The latest round of U.S.-Soviet talks on a new long-term grain agreement ended abruptly in London today without an accord, but the American side said it will keep trying for a new five-year pact.
The previous agreement expired Sept. 30 and just before Thursday’s opening meeting the Soviet side proposed a new one-year agreement. But the United States, anxious to offer farmers a guarantee of long-term sales, held out for a five-year pact.
The Reagan Administration had hoped to wrap up such a deal in time to give a boost to Republican presidential candidate George Bush before the Nov. 8 election.
The talks have dragged on for seven months, with sessions in Washington, London and twice in Vienna before this latest round between the world’s biggest importer and exporter of grain.
Pact ‘Still Possible’
In a short statement to reporters after the one-hour meeting today, chief U.S. delegate Alan Holmer said each side has presented new proposals and will now report back to their respective governments.

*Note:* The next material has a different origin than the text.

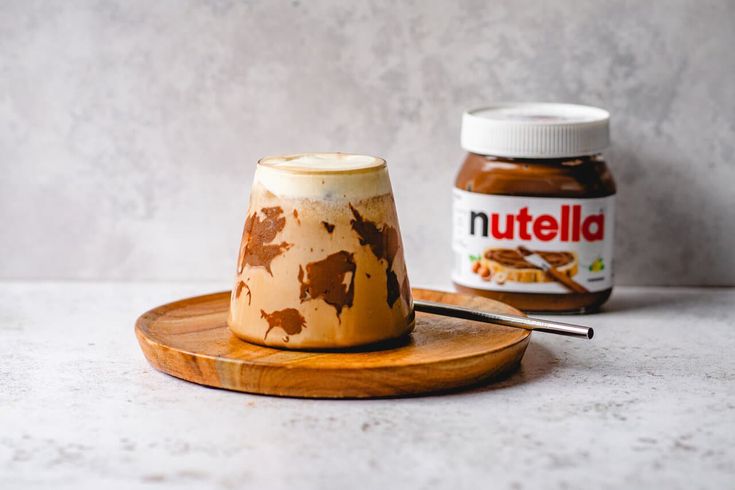 a nutella jar sitting on top of a wooden plate next to a jar of peanut butter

“The United States continues to seek a new, five-year, long-term arrangement which provides stability in grain trade between both countries,” he said.
“You always like to be able to reach an agreement any time you are in a negotiation. We weren’t able to do that today. But I think it is still possible to reach an agreement with the Soviets,” Holmer added.
He declined comment on why the talks ended so abruptly.
But an official involved in the talks, who asked not be identified, said the key issue was that the Soviets attached “conditions” on any pledge to purchase a minimum quantity of U.S. grain beyond a period of one year.
Soviets Seek Flexibility
Chief Soviet negotiator Yuri Chumakov said both sides had made new proposals but he added that they seemed to be unacceptable, “so we have decided to report back to our governments.”
Future action will depend on what is decided in Moscow and Washington, Chumakov said. Like Holmer, he declined to say why this round ended this morning after only an hour.
It is believed that Soviet negotiators want more flexibility in case reforms by Kremlin leader Mikhail S. Gorbachev begin to result in much bigger Soviet harvests.